= Jay Mathews =

American author and education reporter

Jay Mathews is an author and education columnist with the Washington Post.

==Career==
Mathews has worked at the Washington Post writing news reports and books about China, disability rights, the stock market, and education. He writes the Class Struggle blog for the Washington Post.

He has prepared the annual ranking of "America’s Most Challenging High Schools" for the Washington Post (and previously for Newsweek) for 18 years. He developed the "challenge index" by counting how many individuals take Advanced Placement, International Baccalaureate, and Advanced International Certificate of Education tests at a school each year, divided by the number of graduating seniors.
  Top-performing schools are excluded.

He previously held Bureau Chief posts at locations including Beijing, as its first Bureau Chief in 1979-1980, and Los Angeles. He spent several weeks back in Beijing in 1989 to cover the Tiananmen protests at the time, and has since challenged the dominant media narrative of a student massacre inside Tiananmen Square, reporting that all remaining students at the square, were allowed to leave the square peacefully when soldiers arrived, and that instead hundreds of people, mostly workers and passersby did perish that night, "but in a different place and under different circumstances".

■ JOB A ■
In the Jay Mathews profile, translate this sentence into Spanish: "He writes the Class Struggle blog for the Washington Post."

■ INPUT DATA ■
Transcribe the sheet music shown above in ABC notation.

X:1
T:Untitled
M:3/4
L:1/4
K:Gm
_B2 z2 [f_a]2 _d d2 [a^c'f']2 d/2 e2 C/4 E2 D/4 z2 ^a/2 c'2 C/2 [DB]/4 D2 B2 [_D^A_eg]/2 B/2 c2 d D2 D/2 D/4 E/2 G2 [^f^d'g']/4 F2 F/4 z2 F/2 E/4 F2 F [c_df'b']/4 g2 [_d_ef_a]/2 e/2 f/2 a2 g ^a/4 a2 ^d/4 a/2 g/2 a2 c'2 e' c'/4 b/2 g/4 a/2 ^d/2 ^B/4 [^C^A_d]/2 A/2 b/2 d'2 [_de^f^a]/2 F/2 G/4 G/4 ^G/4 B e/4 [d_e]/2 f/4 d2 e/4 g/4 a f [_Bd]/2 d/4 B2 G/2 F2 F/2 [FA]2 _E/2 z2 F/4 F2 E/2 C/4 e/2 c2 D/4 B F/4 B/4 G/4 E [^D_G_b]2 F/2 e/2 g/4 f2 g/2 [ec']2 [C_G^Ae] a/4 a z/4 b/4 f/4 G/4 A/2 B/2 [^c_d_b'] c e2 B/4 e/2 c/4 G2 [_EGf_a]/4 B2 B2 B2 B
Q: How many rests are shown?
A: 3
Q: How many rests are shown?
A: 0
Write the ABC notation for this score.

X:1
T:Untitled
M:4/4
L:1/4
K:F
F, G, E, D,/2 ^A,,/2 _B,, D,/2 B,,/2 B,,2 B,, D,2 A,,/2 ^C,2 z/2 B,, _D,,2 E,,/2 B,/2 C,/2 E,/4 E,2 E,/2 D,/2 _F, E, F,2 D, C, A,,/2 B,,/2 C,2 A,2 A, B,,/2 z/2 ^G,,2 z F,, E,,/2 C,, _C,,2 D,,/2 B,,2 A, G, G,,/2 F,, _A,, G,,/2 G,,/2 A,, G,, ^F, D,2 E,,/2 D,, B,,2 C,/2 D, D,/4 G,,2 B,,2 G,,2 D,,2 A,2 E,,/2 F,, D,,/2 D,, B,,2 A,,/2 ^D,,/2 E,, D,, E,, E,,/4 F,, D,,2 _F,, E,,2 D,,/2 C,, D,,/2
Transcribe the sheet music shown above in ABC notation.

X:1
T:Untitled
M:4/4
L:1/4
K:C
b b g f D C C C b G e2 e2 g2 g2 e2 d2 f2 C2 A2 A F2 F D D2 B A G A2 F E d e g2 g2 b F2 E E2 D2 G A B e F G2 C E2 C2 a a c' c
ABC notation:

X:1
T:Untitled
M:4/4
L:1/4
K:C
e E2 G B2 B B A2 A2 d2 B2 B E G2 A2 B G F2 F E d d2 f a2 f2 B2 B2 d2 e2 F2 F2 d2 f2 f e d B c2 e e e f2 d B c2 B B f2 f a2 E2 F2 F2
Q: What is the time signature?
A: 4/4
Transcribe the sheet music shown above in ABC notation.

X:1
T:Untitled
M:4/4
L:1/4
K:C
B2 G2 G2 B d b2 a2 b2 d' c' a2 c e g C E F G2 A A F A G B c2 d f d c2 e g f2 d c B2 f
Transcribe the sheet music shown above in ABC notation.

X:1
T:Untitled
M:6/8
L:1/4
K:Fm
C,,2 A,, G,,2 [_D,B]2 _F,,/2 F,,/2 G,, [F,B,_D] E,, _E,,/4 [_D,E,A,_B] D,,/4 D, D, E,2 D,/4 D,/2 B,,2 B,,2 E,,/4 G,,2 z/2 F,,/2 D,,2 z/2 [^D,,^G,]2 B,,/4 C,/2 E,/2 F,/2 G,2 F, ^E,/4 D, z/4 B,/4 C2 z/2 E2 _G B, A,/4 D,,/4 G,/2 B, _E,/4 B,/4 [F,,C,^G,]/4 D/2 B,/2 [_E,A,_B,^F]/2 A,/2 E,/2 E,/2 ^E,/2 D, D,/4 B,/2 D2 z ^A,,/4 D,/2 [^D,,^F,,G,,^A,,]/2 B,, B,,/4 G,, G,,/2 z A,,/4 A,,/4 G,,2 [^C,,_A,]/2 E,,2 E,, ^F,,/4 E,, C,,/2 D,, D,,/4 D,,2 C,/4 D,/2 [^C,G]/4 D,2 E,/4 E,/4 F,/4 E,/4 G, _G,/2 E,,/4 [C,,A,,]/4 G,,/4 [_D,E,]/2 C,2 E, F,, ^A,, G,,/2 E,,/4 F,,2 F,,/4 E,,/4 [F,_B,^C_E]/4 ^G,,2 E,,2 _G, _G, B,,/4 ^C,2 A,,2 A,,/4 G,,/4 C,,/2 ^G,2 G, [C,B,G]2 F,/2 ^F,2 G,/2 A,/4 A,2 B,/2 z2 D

■ JOB B ■
Repeat the entries word for word, starting at the beginning of the entries and ending with the line that contains "Write the ABC notation for this score.".

■ WRITTEN RESPONSE A ■
Escribe el blog Class Struggle para el Washington Post.

■ WRITTEN RESPONSE B ■
Transcribe the sheet music shown above in ABC notation.

X:1
T:Untitled
M:3/4
L:1/4
K:Gm
_B2 z2 [f_a]2 _d d2 [a^c'f']2 d/2 e2 C/4 E2 D/4 z2 ^a/2 c'2 C/2 [DB]/4 D2 B2 [_D^A_eg]/2 B/2 c2 d D2 D/2 D/4 E/2 G2 [^f^d'g']/4 F2 F/4 z2 F/2 E/4 F2 F [c_df'b']/4 g2 [_d_ef_a]/2 e/2 f/2 a2 g ^a/4 a2 ^d/4 a/2 g/2 a2 c'2 e' c'/4 b/2 g/4 a/2 ^d/2 ^B/4 [^C^A_d]/2 A/2 b/2 d'2 [_de^f^a]/2 F/2 G/4 G/4 ^G/4 B e/4 [d_e]/2 f/4 d2 e/4 g/4 a f [_Bd]/2 d/4 B2 G/2 F2 F/2 [FA]2 _E/2 z2 F/4 F2 E/2 C/4 e/2 c2 D/4 B F/4 B/4 G/4 E [^D_G_b]2 F/2 e/2 g/4 f2 g/2 [ec']2 [C_G^Ae] a/4 a z/4 b/4 f/4 G/4 A/2 B/2 [^c_d_b'] c e2 B/4 e/2 c/4 G2 [_EGf_a]/4 B2 B2 B2 B
Q: How many rests are shown?
A: 3
Q: How many rests are shown?
A: 0
Write the ABC notation for this score.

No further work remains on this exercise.